It is now February which also means it is Black History month. This a great time to honor the heroes in black history who greatly impacted America’s history. For the next month, readers can find stories about influential blacks and African Americans who make Black History Month essential. Today, Mary Jane Patterson is the subject.
Patterson’s early years are unknown. Some sources say that she was born into slavery in the city Raleigh, North Carolina in the year 1840. Patterson and her family moved to Oberlin, Ohio when she was young. Seven years after moving to Oberlin Patterson finished a year of preparatory coursework at Oberlin. Patterson, enrolled into the gentlemen’s, instead of doing the standard thing, and enrolling into the women’s program. The women’s program was a short two years and woman were not rewarded a Bachelors degree. The men’s program was four years and came with a bachelor’s degree.

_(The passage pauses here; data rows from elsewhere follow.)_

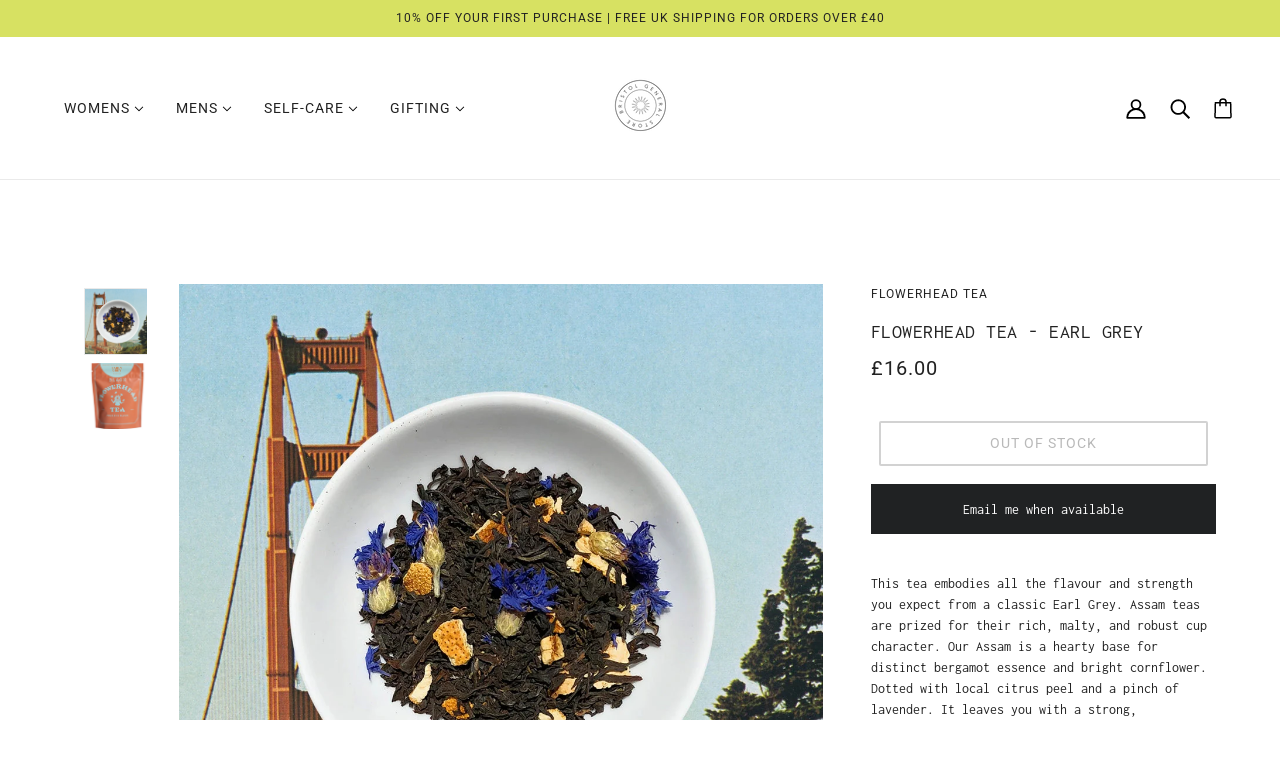

--- FILE ---
content_type: text/javascript
request_url: https://www.bristolgeneralstore.com/cdn/shop/t/20/assets/header.js?v=119012665262951727941707944502
body_size: 619
content:
class Header extends HTMLElement{constructor(){super()}connectedCallback(){this.container=this.querySelector(".header--container"),this.fixed_height=0;var e=this.querySelector(".header--contact-button-for-drawer > *"),t=document.querySelector(".mobile-nav--contact-button"),i=this.querySelector(".y-menu"),s=document.querySelector(".mobile-nav--menu"),n=document.querySelector(".mobile-nav--login"),o=this.querySelector(".mobile-nav--login--for-drawer > *"),a=document.querySelector(".mobile-nav--search");this.mobile_nav_search_icon=this.querySelector(".mobile-nav--search--for-drawer > *"),this.element_pairs=[{parent:s,child:i},{parent:n,child:o},{parent:a,child:this.mobile_nav_search_icon},{parent:t,child:e}],this.scrollings=[],this.prev_time=(new Date).getTime(),this.prev_acceleration_state="decel",this.time_last_scrolled=0,this.animation_lock=!1,this.load()}load(){this.element_pairs.forEach(e=>{this.moveElement(e.parent,e.child),e.child===this.mobile_nav_search_icon&&theme.drawer.loadTriggers()}),theme.settings.transitions&&theme.transitions.reload("y-menu"),Shopify.designMode&&(this.sectionListeners(),this.inspectListener()),this.scrollListener(),this.touchListener(),this.transitionListeners()}moveElement(e,t){e&&(e.innerHTML=""),e&&t&&e.appendChild(t)}sectionListeners(){this.on("theme:section:load",()=>{theme.modal.close(),theme.drawer.loadTriggers()})}inspectListener(){document.addEventListener("shopify:inspector:activate",()=>this.hideFixedHeader())}showFixedHeader(){var e;Shopify.inspectMode||(e=this.validScrollZone(),"fixed"!==this.getAttribute("data-position")&&e&&"closed"===theme.drawer.status&&(document.documentElement.style.setProperty("--sticky-offset",this.offsetHeight+"px"),this.style.height=this.offsetHeight+"px",this.setAttribute("data-position","fixed"),this.animation_lock=!0,0===this.fixed_height&&(this.fixed_height=this.container.offsetHeight),this.hidden=!1,this.container.style.top="0"))}closeWhenReady(){let e=setTimeout(()=>{this.hideFixedHeader(),this.container.off("mouseenter mouseleave")},2e3);this.container.on("mouseenter",()=>clearTimeout(e)),this.container.on("mouseleave",()=>{e=setTimeout(()=>{this.hideFixedHeader(),this.container.off("mouseenter mouseleave")},500)})}hideFixedHeader(e=!1){"fixed"===this.getAttribute("data-position")&&"closed"===theme.drawer.status&&(document.documentElement.style.setProperty("--sticky-offset","0px"),this.animation_lock=!0,this.hidden=!0,this.container.style.top=`-${this.fixed_height}px`,e)&&this.container.trigger("transitionend")}detectAndLockHeader(){"fixed"===this.getAttribute("data-position")&&window.scrollY<=this.offset().top&&this.hideFixedHeader(!0)}validScrollZone(e=600){var t=window.scrollY;return this.offset().top+this.offsetHeight/2+e<t}scrollListener(){window.on("DOMMouseScroll mousewheel touchmove",e=>{this.scrollHandler(e),this.detectAndLockHeader()},{passive:!0}),window.on("scroll",()=>{this.animation_request&&cancelAnimationFrame(this.animation_request),this.animation_request=requestAnimationFrame(()=>this.detectAndLockHeader())},{passive:!0})}touchListener(){if(!theme.utils.isTouchDevice)return!1;const t={start:{},end:{}};document.addEventListener("touchmove",()=>this.detectAndLockHeader(),{passive:!0}),document.addEventListener("touchstart",e=>{t.start.x=e.touches[0].clientX,t.start.y=e.touches[0].clientY},{passive:!0}),document.addEventListener("touchend",e=>!(this.animation_lock||(t.end.x=e.changedTouches[0].clientX,t.end.y=e.changedTouches[0].clientY,30<Math.abs(t.start.x-t.end.x)))&&void(t.start.y>t.end.y+5?this.hideFixedHeader():t.start.y<t.end.y-5&&this.showFixedHeader()),{passive:!0})}scrollHandler(e){if(this.animation_lock)return!1;let t;void 0!==e.wheelDelta?t=e.wheelDelta:void 0!==e.detail&&(t=-e.detail);var i=Math.max(-1,Math.min(1,t)),s=(149<this.scrollings.length&&this.scrollings.shift(),this.scrollings.push(Math.abs(t)),void 0!==e.wheelDeltaX||void 0!==e.deltaX);(Math.abs(e.wheelDeltaX)<Math.abs(e.wheelDelta)||Math.abs(e.deltaX)<Math.abs(e.deltaY)||!s)&&this.newScrollDetected()&&(i<0?this.hideFixedHeader():this.showFixedHeader())}newScrollDetected(){var e=(new Date).getTime(),t=this.accelerationState(e),i=e-this.time_last_scrolled<500;return!!t&&("accel"!==t||"decel"!==this.prev_acceleration_state||i?(this.prev_acceleration_state=t,!1):(this.prev_acceleration_state=t,!0))}accelerationState(e){var t=e-this.prev_time;function i(e,t){let i=0;var s=e.slice(e.length-t);let n=0;for(;n<s.length;)i+=s[n],n++;return i/t}this.prev_time=e,50<t&&(this.scrollings=[this.scrollings[this.scrollings.length-1]],this.prev_acceleration_state="decel");var s=i(this.scrollings,Math.ceil(.5*this.scrollings.length)),n=i(this.scrollings,Math.ceil(.05*this.scrollings.length));let o="decel";return 1<this.scrollings.length&&(120===this.scrollings[0]?o="accel":2===this.scrollings.length?1===this.scrollings[0]&&1===this.scrollings[1]&&(o="accel"):s<n&&(o="accel")),o}transitionListeners(){this.container.on("transitionend",({target:e})=>{e.className.includes("x-menu")||(this.animation_lock=!1,this.hidden&&(this.setAttribute("data-position","relative"),this.style.height="auto"))})}}customElements.define("header-root",Header);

According to Blackpast.org, “Patterson spent the next year as a teacher in the southern Ohio town of Chillicothe. At the age of 22, she left Ohio for Philadelphia, Pennsylvania where she taught at the Institute for Colored Youth for the next five years.”
Also according to Blackpast.org later on,”In 1869 Patterson moved to Washington D.C. to teach at the newly founded Preparatory High School for Colored Youth (later M Street High School and now Paul Laurence Dunbar High School) which was the first U.S. public high school for African-Americans and the first public high school in Washington, D.C.”

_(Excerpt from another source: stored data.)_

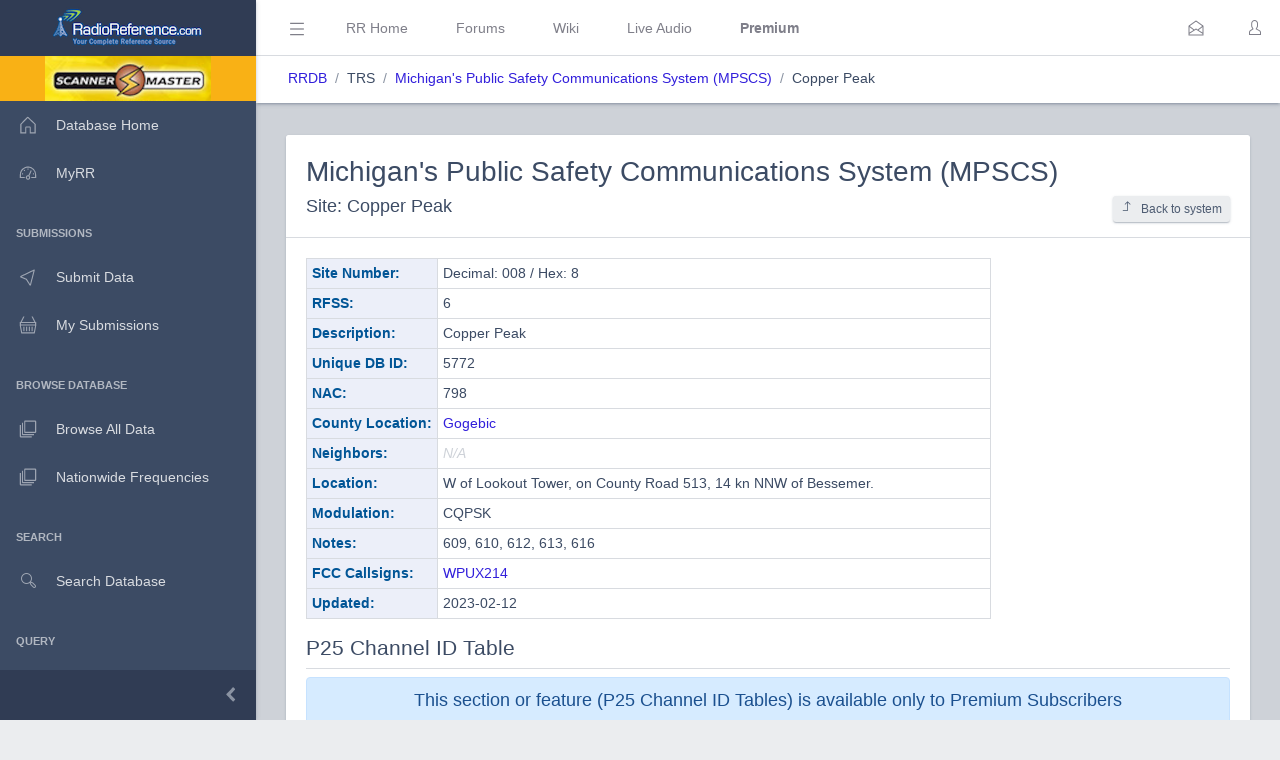

--- FILE ---
content_type: application/javascript
request_url: https://www.radioreference.com/scripts/apple-maps/trsSiteMap.js?v=1
body_size: 1283
content:
mapkit.init({
    authorizationCallback: function(done) {
        var xhr = new XMLHttpRequest();
        xhr.open("GET", "https://apis.radioreference.com/appleMapsRRJWT/");
        xhr.addEventListener("load", function() {
            done(this.responseText);
        });
        xhr.send();
    }
});

var style = new mapkit.Style({
    lineWidth: 2,         // 2 CSS pixels
    strokeColor: "#FF0000",
    fillColor: "#FF0000",
    fillOpacity: 0.20,
    strokeOpacity : 0.8
});

var map = new mapkit.Map("map");

var customOverlay = new mapkit.TileOverlay("https://gis.radioreference.com/cgi-bin/mapserv?map=/data/rr/rr41/web/gis/mapfiles/county_outline.map&layers=county_outline&mode=tile&tilemode=gmap&tile={x}+{y}+{z}&scale={scale}&TRANSPARENT=TRUE",{opacity:0.5 });

// Landmark annotation callout delegate
var CALLOUT_OFFSET = new DOMPoint(-148, -78);
var callsignAnnotationCallout = {
    calloutElementForAnnotation: function(annotation) {
        return calloutForCallsignAnnotation(annotation);
    },

    calloutAnchorOffsetForAnnotation: function(annotation, element) {
        return CALLOUT_OFFSET;
    },

    calloutAppearanceAnimationForAnnotation: function(annotation) {
        return "scale-and-fadein .4s 0 1 normal cubic-bezier(0.4, 0, 0, 1.5)";
    }
};

var siteAnnotationCallout = {
    calloutElementForAnnotation: function(annotation) {
        return calloutForSiteAnnotation(annotation);
    },

    calloutAnchorOffsetForAnnotation: function(annotation, element) {
        return CALLOUT_OFFSET;
    },

    calloutAppearanceAnimationForAnnotation: function(annotation) {
        return "scale-and-fadein .4s 0 1 normal cubic-bezier(0.4, 0, 0, 1.5)";
    }
};

// Landmarks annotations
if (typeof fccCallsignLocations !== 'undefined') {
    if (fccCallsignLocations.length > 0) {
        var annotations = fccCallsignLocations.map(function(callsignDetails) {
            var annotation = new mapkit.MarkerAnnotation(callsignDetails.coordinate, {
                callout: callsignAnnotationCallout,
                color: "blue",
                glyphColor: "yellow"
            });
            annotation.callsignDetails = callsignDetails;
            return annotation;
        });
    }
}

// Landmarks annotations
if (typeof siteLocations !== 'undefined') {
    if (siteLocations.length > 0) {
        var annotations = siteLocations.map(function(siteDetails) {
            var annotation = new mapkit.MarkerAnnotation(siteDetails.coordinate, {
                callout: siteAnnotationCallout,
                color: "blue",
                glyphColor: "yellow"
            });
            annotation.siteDetails = siteDetails;
            return annotation;
        });
    }
}

if (typeof circleData !== 'undefined') {
    var circles = circleData.map(function (stat) {
        var coordinate = new mapkit.Coordinate(stat.coordinate[0], stat.coordinate[1]),
            radius = stat.r, // radius is expressed in meters
            circle = new mapkit.CircleOverlay(coordinate, radius);
        circle.data = {name: stat.name};
        circle.style = style;
        return circle;
    });
}

map.addTileOverlay(customOverlay);
if (annotations) {
    map.showItems(annotations);
}
if (circles) {
    map.addOverlays(circles);
    map.showItems(circles);
}

map.mapType = mapkit.Map.MapTypes.Standard;
map.cameraZoomRange = new mapkit.CameraZoomRange(2500);

// Landmark annotation custom callout
function calloutForCallsignAnnotation(annotation) {
    var div = document.createElement("div");
    div.className = "callsignDetails";

    var title = div.appendChild(document.createElement("h1"));
    title.textContent = annotation.callsignDetails.title;

    var section = div.appendChild(document.createElement("section"));

    var address = section.appendChild(document.createElement("p"));
    address.className = "address";
    address.textContent = annotation.callsignDetails.address;

    var link = section.appendChild(document.createElement("p"));
    link.className = "homepage";
    var a = link.appendChild(document.createElement("a"));
    a.href = '/db/query/fcc/?qLat=' + annotation.coordinate.latitude + '&qLon=' + annotation.coordinate.longitude + '&qRange=0.1';
    a.textContent = "Proximity Search";
    return div;
}

function calloutForSiteAnnotation(annotation) {
    var div = document.createElement("div");
    div.className = "callsignDetails";

    var title = div.appendChild(document.createElement("h1"));
    title.textContent = annotation.siteDetails.siteName;

    var section = div.appendChild(document.createElement("section"));

    var siteNum = section.appendChild(document.createElement("p"));
    siteNum.className = "address";
    siteNum.textContent = 'Site Num: ' + annotation.siteDetails.siteNum;

    var county = section.appendChild(document.createElement("p"));
    county.className = "address";
    county.textContent = 'County: ' + annotation.siteDetails.county;

    var notes = section.appendChild(document.createElement("p"));
    notes.className = "homepage";
    notes.textContent = 'Notes: ' + annotation.siteDetails.notes;

    return div;
}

Later in 1871 Patterson became Principal of Paul Laurence Dunbar High School. Her position of power only lasted for one year until Richard T. Greener the very first black to graduate from Havard University. However, Greener did not last long; according to
Blackpast.com, “Greener left after one year, and Patterson resumed her position as principal, staying there until her resignation in 1884. During her tenure, the school thrived and became well known as a prestigious institution for secondary education.”
When Patterson’s tenure ended as Principal, some sources say that she stayed there as a teacher for many years. Moreover, Patterson co-founded part of the Colored Women’s League of Washington; the Colored Women’s League of Washington heavily supported women’s rights.
However, Patterson died at the tender age of 54, on September 24, 1894. While not a lot is known about Mary Jane Patterson and her life, her life is still very important to American history, and to the history of colored people in America.